- [REQUIRED WORK]:
Each record must appear in the answer exactly as it does in the data.

(Saved entries)
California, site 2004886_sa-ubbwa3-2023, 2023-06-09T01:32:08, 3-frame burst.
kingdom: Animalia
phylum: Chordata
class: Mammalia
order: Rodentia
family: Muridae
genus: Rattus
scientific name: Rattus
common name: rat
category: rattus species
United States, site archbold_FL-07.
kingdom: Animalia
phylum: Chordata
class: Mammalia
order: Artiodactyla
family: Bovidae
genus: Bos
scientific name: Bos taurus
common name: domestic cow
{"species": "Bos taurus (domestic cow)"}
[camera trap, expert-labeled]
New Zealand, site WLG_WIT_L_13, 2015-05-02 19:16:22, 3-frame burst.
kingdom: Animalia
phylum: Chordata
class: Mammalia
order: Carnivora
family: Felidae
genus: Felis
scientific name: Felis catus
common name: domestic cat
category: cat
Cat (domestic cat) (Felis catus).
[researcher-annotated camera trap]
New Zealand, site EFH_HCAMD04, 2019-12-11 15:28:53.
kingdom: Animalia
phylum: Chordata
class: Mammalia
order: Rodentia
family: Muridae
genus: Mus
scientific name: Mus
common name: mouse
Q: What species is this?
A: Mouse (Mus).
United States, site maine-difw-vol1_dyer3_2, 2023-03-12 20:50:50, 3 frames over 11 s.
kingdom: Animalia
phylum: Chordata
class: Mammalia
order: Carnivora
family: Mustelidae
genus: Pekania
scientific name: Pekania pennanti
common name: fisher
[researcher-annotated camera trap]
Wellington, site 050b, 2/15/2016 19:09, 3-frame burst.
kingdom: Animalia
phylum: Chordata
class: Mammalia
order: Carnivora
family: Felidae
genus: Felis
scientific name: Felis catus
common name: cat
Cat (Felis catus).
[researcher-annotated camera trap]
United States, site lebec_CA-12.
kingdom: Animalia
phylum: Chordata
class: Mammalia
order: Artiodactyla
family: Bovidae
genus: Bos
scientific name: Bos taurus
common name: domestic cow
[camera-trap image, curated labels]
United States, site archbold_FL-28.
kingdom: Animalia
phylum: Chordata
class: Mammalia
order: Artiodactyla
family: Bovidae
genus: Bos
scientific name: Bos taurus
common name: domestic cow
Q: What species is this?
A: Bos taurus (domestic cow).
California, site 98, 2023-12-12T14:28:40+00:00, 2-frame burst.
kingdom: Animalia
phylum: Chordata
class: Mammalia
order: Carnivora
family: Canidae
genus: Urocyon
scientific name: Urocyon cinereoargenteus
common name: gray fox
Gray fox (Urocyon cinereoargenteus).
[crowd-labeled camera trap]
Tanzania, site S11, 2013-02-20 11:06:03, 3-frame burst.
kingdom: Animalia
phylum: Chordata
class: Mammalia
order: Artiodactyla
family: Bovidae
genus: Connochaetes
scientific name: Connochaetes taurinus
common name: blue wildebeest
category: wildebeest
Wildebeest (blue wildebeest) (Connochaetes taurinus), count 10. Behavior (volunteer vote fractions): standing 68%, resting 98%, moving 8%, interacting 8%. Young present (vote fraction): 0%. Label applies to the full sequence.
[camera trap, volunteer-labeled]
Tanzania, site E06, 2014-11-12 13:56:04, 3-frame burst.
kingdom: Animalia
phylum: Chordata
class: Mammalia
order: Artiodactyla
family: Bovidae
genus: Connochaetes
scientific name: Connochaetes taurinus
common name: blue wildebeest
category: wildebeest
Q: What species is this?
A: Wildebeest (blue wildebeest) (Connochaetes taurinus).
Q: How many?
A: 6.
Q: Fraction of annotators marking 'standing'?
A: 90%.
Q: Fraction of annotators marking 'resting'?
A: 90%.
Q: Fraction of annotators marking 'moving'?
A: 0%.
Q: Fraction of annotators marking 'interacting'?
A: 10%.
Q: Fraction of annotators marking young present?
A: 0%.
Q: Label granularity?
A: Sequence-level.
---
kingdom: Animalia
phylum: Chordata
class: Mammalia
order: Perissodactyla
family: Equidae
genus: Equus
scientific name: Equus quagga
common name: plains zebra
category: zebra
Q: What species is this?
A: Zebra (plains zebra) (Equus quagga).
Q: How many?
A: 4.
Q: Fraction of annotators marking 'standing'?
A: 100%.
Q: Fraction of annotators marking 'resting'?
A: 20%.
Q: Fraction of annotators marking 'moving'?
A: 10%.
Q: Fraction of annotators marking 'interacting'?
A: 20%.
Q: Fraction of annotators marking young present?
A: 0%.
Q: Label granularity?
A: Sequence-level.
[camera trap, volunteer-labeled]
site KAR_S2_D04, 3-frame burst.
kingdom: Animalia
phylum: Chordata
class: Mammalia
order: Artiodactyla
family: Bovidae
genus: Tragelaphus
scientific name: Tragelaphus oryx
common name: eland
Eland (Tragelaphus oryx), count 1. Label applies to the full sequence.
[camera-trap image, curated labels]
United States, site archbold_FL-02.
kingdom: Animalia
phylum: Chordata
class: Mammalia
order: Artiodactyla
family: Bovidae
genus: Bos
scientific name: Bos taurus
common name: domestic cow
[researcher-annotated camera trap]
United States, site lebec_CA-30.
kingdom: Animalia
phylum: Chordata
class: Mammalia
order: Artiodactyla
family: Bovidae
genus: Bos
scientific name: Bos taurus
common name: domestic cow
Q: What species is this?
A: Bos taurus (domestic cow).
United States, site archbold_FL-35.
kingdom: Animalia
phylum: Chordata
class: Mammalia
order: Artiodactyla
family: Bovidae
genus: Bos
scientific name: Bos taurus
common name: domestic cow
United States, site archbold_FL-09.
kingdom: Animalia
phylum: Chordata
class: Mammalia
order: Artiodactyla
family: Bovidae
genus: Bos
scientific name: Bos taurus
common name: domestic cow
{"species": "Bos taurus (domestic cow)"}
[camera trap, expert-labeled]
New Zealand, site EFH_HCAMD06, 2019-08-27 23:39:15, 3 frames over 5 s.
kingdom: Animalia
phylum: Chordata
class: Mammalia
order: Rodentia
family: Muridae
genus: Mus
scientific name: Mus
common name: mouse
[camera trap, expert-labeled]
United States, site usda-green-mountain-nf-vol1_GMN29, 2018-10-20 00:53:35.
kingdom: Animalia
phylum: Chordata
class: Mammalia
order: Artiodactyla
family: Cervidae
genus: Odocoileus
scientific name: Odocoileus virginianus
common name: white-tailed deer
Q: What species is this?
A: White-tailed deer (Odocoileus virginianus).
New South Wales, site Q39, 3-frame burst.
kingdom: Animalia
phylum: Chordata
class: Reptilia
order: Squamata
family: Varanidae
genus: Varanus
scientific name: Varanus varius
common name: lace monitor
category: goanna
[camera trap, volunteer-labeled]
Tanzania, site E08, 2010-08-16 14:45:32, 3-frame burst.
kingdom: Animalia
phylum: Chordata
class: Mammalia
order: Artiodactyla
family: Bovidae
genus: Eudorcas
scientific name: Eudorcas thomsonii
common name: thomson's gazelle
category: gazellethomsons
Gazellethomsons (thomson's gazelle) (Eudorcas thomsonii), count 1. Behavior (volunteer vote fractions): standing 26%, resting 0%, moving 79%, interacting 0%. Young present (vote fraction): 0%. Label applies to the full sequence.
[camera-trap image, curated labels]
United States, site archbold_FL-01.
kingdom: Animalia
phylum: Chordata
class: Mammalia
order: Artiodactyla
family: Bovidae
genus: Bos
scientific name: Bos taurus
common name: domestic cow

- [SOLVED PROBLEM]:
California, site 2004886_sa-ubbwa3-2023, 2023-06-09T01:32:08, 3-frame burst.
kingdom: Animalia
phylum: Chordata
class: Mammalia
order: Rodentia
family: Muridae
genus: Rattus
scientific name: Rattus
common name: rat
category: rattus species
United States, site archbold_FL-07.
kingdom: Animalia
phylum: Chordata
class: Mammalia
order: Artiodactyla
family: Bovidae
genus: Bos
scientific name: Bos taurus
common name: domestic cow
{"species": "Bos taurus (domestic cow)"}
[camera trap, expert-labeled]
New Zealand, site WLG_WIT_L_13, 2015-05-02 19:16:22, 3-frame burst.
kingdom: Animalia
phylum: Chordata
class: Mammalia
order: Carnivora
family: Felidae
genus: Felis
scientific name: Felis catus
common name: domestic cat
category: cat
Cat (domestic cat) (Felis catus).
[researcher-annotated camera trap]
New Zealand, site EFH_HCAMD04, 2019-12-11 15:28:53.
kingdom: Animalia
phylum: Chordata
class: Mammalia
order: Rodentia
family: Muridae
genus: Mus
scientific name: Mus
common name: mouse
Q: What species is this?
A: Mouse (Mus).
United States, site maine-difw-vol1_dyer3_2, 2023-03-12 20:50:50, 3 frames over 11 s.
kingdom: Animalia
phylum: Chordata
class: Mammalia
order: Carnivora
family: Mustelidae
genus: Pekania
scientific name: Pekania pennanti
common name: fisher
[researcher-annotated camera trap]
Wellington, site 050b, 2/15/2016 19:09, 3-frame burst.
kingdom: Animalia
phylum: Chordata
class: Mammalia
order: Carnivora
family: Felidae
genus: Felis
scientific name: Felis catus
common name: cat
Cat (Felis catus).
[researcher-annotated camera trap]
United States, site lebec_CA-12.
kingdom: Animalia
phylum: Chordata
class: Mammalia
order: Artiodactyla
family: Bovidae
genus: Bos
scientific name: Bos taurus
common name: domestic cow
[camera-trap image, curated labels]
United States, site archbold_FL-28.
kingdom: Animalia
phylum: Chordata
class: Mammalia
order: Artiodactyla
family: Bovidae
genus: Bos
scientific name: Bos taurus
common name: domestic cow
Q: What species is this?
A: Bos taurus (domestic cow).
California, site 98, 2023-12-12T14:28:40+00:00, 2-frame burst.
kingdom: Animalia
phylum: Chordata
class: Mammalia
order: Carnivora
family: Canidae
genus: Urocyon
scientific name: Urocyon cinereoargenteus
common name: gray fox
Gray fox (Urocyon cinereoargenteus).
[crowd-labeled camera trap]
Tanzania, site S11, 2013-02-20 11:06:03, 3-frame burst.
kingdom: Animalia
phylum: Chordata
class: Mammalia
order: Artiodactyla
family: Bovidae
genus: Connochaetes
scientific name: Connochaetes taurinus
common name: blue wildebeest
category: wildebeest
Wildebeest (blue wildebeest) (Connochaetes taurinus), count 10. Behavior (volunteer vote fractions): standing 68%, resting 98%, moving 8%, interacting 8%. Young present (vote fraction): 0%. Label applies to the full sequence.
[camera trap, volunteer-labeled]
Tanzania, site E06, 2014-11-12 13:56:04, 3-frame burst.
kingdom: Animalia
phylum: Chordata
class: Mammalia
order: Artiodactyla
family: Bovidae
genus: Connochaetes
scientific name: Connochaetes taurinus
common name: blue wildebeest
category: wildebeest
Q: What species is this?
A: Wildebeest (blue wildebeest) (Connochaetes taurinus).
Q: How many?
A: 6.
Q: Fraction of annotators marking 'standing'?
A: 90%.
Q: Fraction of annotators marking 'resting'?
A: 90%.
Q: Fraction of annotators marking 'moving'?
A: 0%.
Q: Fraction of annotators marking 'interacting'?
A: 10%.
Q: Fraction of annotators marking young present?
A: 0%.
Q: Label granularity?
A: Sequence-level.
---
kingdom: Animalia
phylum: Chordata
class: Mammalia
order: Perissodactyla
family: Equidae
genus: Equus
scientific name: Equus quagga
common name: plains zebra
category: zebra
Q: What species is this?
A: Zebra (plains zebra) (Equus quagga).
Q: How many?
A: 4.
Q: Fraction of annotators marking 'standing'?
A: 100%.
Q: Fraction of annotators marking 'resting'?
A: 20%.
Q: Fraction of annotators marking 'moving'?
A: 10%.
Q: Fraction of annotators marking 'interacting'?
A: 20%.
Q: Fraction of annotators marking young present?
A: 0%.
Q: Label granularity?
A: Sequence-level.
[camera trap, volunteer-labeled]
site KAR_S2_D04, 3-frame burst.
kingdom: Animalia
phylum: Chordata
class: Mammalia
order: Artiodactyla
family: Bovidae
genus: Tragelaphus
scientific name: Tragelaphus oryx
common name: eland
Eland (Tragelaphus oryx), count 1. Label applies to the full sequence.
[camera-trap image, curated labels]
United States, site archbold_FL-02.
kingdom: Animalia
phylum: Chordata
class: Mammalia
order: Artiodactyla
family: Bovidae
genus: Bos
scientific name: Bos taurus
common name: domestic cow
[researcher-annotated camera trap]
United States, site lebec_CA-30.
kingdom: Animalia
phylum: Chordata
class: Mammalia
order: Artiodactyla
family: Bovidae
genus: Bos
scientific name: Bos taurus
common name: domestic cow
Q: What species is this?
A: Bos taurus (domestic cow).
United States, site archbold_FL-35.
kingdom: Animalia
phylum: Chordata
class: Mammalia
order: Artiodactyla
family: Bovidae
genus: Bos
scientific name: Bos taurus
common name: domestic cow
United States, site archbold_FL-09.
kingdom: Animalia
phylum: Chordata
class: Mammalia
order: Artiodactyla
family: Bovidae
genus: Bos
scientific name: Bos taurus
common name: domestic cow
{"species": "Bos taurus (domestic cow)"}
[camera trap, expert-labeled]
New Zealand, site EFH_HCAMD06, 2019-08-27 23:39:15, 3 frames over 5 s.
kingdom: Animalia
phylum: Chordata
class: Mammalia
order: Rodentia
family: Muridae
genus: Mus
scientific name: Mus
common name: mouse
[camera trap, expert-labeled]
United States, site usda-green-mountain-nf-vol1_GMN29, 2018-10-20 00:53:35.
kingdom: Animalia
phylum: Chordata
class: Mammalia
order: Artiodactyla
family: Cervidae
genus: Odocoileus
scientific name: Odocoileus virginianus
common name: white-tailed deer
Q: What species is this?
A: White-tailed deer (Odocoileus virginianus).
New South Wales, site Q39, 3-frame burst.
kingdom: Animalia
phylum: Chordata
class: Reptilia
order: Squamata
family: Varanidae
genus: Varanus
scientific name: Varanus varius
common name: lace monitor
category: goanna
[camera trap, volunteer-labeled]
Tanzania, site E08, 2010-08-16 14:45:32, 3-frame burst.
kingdom: Animalia
phylum: Chordata
class: Mammalia
order: Artiodactyla
family: Bovidae
genus: Eudorcas
scientific name: Eudorcas thomsonii
common name: thomson's gazelle
category: gazellethomsons
Gazellethomsons (thomson's gazelle) (Eudorcas thomsonii), count 1. Behavior (volunteer vote fractions): standing 26%, resting 0%, moving 79%, interacting 0%. Young present (vote fraction): 0%. Label applies to the full sequence.
[camera-trap image, curated labels]
United States, site archbold_FL-01.
kingdom: Animalia
phylum: Chordata
class: Mammalia
order: Artiodactyla
family: Bovidae
genus: Bos
scientific name: Bos taurus
common name: domestic cow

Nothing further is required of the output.